There is no barrel length restrictions or overall length requirements for muzzleloading rifles.There is no such thing as a SBR muzzleloader.A few years ago I wanted to build a muzzleloading handgun for hunting.I used a Knight Disc as the platform.Befor I put a saw to that rifle I checked every law that would apply and talked to the officer in my city that takes care of handgun registration.He even looked up the state and federal laws.His conclusion was have fun and be safe.


----------



## Petronius

junkman said:


> There is no barrel length restrictions or overall length requirements for muzzleloading rifles.There is no such thing as a SBR muzzleloader.A few years ago I wanted to build a muzzleloading handgun for hunting.I used a Knight Disc as the platform.Befor I put a saw to that rifle I checked every law that would apply and talked to the officer in my city that takes care of handgun registration.He even looked up the state and federal laws.His conclusion was have fun and be safe.


Single shot smooth bore black powder pistols are common and legal. They are not classified as short barreled shotguns.


----------



## PapaFrog

To All, on black powder laws in Michigan. I bought Ruger old army back in 1972 or 73.
The debate on whether it need a purchase permit or be registered was going on then.
It is a shame the the ones who should know the laws (police, sheriff, and the like) do not.
The answer stated here are true and precise.


----------



## Petronius

PapaFrog said:


> To All, on black powder laws in Michigan. I bought Ruger old army back in 1972 or 73.
> The debate on whether it need a purchase permit or be registered was going on then.
> It is a shame the the ones who should know the laws (police, sheriff, and the like) do not.
> The answer stated here are true and precise.

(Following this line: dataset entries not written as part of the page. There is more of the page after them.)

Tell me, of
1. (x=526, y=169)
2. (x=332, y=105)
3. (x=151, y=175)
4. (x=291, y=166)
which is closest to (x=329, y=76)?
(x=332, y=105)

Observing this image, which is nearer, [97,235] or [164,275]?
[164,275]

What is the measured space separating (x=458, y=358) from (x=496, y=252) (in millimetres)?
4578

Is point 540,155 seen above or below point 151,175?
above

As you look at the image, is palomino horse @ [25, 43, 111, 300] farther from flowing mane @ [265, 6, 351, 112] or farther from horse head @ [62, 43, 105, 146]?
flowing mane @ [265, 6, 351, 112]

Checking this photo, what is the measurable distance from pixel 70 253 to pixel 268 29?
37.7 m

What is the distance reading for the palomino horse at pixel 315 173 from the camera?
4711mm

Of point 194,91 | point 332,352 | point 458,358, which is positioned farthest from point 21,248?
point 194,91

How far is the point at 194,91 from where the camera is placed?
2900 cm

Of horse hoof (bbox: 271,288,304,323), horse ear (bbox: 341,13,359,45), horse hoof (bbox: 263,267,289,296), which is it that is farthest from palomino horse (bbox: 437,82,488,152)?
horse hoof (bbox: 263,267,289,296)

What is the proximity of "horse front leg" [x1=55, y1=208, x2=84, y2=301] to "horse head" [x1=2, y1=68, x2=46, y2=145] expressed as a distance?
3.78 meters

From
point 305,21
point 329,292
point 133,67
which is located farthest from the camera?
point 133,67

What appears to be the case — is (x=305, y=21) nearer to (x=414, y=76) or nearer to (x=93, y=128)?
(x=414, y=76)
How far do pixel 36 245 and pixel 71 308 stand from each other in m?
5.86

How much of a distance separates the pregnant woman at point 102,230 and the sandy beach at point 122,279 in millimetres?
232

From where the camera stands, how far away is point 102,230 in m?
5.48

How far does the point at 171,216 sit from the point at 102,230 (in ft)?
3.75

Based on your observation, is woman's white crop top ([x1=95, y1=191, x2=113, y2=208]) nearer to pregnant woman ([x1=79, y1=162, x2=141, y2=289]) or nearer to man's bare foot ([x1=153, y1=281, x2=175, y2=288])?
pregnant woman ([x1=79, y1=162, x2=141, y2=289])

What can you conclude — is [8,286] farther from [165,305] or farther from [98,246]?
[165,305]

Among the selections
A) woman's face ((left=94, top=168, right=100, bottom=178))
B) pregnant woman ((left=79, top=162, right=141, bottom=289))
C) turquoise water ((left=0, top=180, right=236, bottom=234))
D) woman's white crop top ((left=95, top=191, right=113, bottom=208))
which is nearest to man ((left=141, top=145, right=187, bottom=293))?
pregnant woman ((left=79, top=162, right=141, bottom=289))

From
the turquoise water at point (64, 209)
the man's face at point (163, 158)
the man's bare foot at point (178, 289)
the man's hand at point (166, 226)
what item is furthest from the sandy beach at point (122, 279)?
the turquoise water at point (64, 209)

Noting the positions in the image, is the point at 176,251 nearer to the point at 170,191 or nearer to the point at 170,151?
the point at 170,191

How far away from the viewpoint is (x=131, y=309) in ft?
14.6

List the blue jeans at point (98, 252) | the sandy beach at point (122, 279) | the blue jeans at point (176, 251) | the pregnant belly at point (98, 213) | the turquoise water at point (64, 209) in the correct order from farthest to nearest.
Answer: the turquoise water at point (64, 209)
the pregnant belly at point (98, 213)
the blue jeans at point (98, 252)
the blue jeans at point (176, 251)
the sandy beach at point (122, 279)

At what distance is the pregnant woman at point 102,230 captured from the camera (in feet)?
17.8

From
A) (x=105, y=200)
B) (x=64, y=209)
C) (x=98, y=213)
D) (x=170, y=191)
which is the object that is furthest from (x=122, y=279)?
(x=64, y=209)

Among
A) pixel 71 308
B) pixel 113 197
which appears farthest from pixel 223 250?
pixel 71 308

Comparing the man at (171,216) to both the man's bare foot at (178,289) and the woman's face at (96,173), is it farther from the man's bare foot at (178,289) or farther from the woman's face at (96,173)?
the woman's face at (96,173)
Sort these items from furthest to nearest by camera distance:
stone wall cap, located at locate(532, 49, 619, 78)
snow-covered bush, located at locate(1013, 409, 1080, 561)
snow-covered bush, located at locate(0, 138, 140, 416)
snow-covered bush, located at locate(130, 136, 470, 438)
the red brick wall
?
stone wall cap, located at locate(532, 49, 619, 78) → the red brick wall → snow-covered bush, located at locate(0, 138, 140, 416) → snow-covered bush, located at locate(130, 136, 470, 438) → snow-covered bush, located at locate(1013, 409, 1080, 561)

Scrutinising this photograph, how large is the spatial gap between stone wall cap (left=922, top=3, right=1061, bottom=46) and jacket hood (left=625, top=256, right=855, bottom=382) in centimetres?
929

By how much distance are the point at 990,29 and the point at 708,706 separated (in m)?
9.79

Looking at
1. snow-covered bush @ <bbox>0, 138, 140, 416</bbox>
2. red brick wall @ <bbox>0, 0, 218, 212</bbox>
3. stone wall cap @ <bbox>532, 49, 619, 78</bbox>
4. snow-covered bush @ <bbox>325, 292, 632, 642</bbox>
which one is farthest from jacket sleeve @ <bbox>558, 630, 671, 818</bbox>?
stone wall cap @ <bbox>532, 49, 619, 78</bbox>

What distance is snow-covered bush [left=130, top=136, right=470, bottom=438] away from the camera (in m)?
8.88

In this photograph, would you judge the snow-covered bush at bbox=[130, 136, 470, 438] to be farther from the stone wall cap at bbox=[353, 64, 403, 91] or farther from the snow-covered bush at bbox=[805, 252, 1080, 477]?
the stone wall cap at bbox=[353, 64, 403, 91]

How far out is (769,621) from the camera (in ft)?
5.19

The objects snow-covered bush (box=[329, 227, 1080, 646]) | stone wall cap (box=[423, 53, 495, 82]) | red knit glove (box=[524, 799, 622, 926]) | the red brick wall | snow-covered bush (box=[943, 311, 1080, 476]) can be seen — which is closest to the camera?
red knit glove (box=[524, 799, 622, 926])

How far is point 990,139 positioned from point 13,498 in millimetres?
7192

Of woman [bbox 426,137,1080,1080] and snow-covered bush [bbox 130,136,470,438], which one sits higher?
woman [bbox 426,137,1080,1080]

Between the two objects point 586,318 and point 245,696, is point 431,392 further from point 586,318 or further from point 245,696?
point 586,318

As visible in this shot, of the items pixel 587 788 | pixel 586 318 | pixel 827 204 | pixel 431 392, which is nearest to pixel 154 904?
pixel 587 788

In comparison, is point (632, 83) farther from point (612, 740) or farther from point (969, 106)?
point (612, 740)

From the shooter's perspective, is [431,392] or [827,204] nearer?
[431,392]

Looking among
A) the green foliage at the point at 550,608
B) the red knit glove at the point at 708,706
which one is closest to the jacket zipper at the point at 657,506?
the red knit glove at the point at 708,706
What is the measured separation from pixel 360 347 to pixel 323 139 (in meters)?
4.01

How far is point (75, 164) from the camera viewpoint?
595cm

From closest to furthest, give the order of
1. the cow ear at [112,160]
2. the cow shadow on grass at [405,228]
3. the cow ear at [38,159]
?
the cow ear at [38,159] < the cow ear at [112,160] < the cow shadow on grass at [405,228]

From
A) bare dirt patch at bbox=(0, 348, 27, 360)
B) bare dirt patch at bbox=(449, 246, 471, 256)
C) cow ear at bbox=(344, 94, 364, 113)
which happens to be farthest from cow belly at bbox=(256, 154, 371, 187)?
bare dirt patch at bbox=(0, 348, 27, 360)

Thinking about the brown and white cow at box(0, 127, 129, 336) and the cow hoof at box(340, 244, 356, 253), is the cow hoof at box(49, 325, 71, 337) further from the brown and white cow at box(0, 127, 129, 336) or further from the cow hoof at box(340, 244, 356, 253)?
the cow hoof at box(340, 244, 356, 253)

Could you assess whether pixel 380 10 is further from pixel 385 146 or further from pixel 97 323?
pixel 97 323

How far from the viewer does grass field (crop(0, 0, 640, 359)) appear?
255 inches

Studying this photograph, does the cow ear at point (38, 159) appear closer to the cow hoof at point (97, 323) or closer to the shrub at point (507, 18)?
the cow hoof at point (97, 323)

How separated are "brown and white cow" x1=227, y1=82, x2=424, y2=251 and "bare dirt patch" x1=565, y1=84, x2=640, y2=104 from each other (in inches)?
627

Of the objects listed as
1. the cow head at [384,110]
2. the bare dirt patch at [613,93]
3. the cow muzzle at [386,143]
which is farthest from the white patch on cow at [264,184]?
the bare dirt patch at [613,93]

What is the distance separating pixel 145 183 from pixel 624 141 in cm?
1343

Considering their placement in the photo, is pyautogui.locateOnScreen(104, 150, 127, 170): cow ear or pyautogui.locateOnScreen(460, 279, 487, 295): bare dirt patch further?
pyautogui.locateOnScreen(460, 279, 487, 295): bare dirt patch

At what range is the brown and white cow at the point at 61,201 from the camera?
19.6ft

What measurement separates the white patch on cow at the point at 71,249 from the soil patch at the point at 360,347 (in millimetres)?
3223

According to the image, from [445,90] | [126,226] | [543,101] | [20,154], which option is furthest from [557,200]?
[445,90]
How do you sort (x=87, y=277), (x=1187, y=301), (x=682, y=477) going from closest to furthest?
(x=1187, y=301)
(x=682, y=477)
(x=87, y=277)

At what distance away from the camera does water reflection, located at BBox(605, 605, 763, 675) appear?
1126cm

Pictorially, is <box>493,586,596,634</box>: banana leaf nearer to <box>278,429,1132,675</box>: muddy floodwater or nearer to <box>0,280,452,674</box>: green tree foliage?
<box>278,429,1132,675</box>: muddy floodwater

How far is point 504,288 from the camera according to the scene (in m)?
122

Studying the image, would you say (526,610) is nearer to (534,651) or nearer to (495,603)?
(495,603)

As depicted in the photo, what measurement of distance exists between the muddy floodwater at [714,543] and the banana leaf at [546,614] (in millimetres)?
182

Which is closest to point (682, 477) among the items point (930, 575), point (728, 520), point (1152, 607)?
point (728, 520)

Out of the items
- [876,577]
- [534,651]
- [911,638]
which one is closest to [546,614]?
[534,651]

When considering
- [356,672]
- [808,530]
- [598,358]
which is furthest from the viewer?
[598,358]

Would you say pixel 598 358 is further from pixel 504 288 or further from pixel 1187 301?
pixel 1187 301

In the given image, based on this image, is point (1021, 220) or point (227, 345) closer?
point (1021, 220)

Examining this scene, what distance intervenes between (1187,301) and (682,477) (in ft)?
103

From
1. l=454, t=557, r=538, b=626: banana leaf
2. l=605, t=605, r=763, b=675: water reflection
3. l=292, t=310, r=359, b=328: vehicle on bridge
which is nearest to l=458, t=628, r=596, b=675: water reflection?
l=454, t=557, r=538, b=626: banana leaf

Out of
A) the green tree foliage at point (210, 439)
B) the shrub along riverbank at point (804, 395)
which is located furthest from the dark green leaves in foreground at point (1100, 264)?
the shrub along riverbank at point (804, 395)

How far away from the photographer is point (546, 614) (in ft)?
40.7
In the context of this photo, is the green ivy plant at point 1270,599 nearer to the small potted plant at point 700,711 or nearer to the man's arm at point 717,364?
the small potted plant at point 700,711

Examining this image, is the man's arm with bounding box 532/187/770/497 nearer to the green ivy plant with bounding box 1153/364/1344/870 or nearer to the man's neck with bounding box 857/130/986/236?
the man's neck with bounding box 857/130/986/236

The law was different several years ago. Back then, you needed a purchase permit for a black powder handgun and had to register it, unless it was for display only. But I never heard of any dealer who would sell one without a purchase permit. How was the dealer to know if you were going to shoot it or display it?
But since the law change, black powder handguns are not registered at all. Buying one is a as easy as buying a black powder rifle, as long as it does not use a conventional firearm frame.


----------



## PapaFrog

Since I have not bought any black powder pieces since the 1970’s and did not to get a purchase permit and did not need to register them either then. So from I am reading here that the laws were changed and now have changed again. I will not changed back because I do not what the changes were since I bought. Just glad that that you can buy without jumping thru hoops. Tho buying a modern piece today is easier today then in the past. You do not have go the locals to get a get permit. I thank you for the update


----------



## Petronius

PapaFrog said:


> Since I have not bought any black powder pieces since the 1970’s and did not to get a purchase permit and did not need to register them either then. So from I am reading here that the laws were changed and now have changed again. I will not changed back because I do not what the changes were since I bought. Just glad that that you can buy without jumping thru hoops. Tho buying a modern piece today is easier today then in the past. You do not have go the locals to get a get permit. I thank you for the update


The law did not change many years ago, by law, you had to get a purchase permit for a black powder handgun unless it was for display only. Maybe the person who sold it to you in the 1970s did not understand the state law. You had to have a purchase permit for an airgun pellet pistol also. The law changed recently for both airgun pellet pistols and black powder handguns.


----------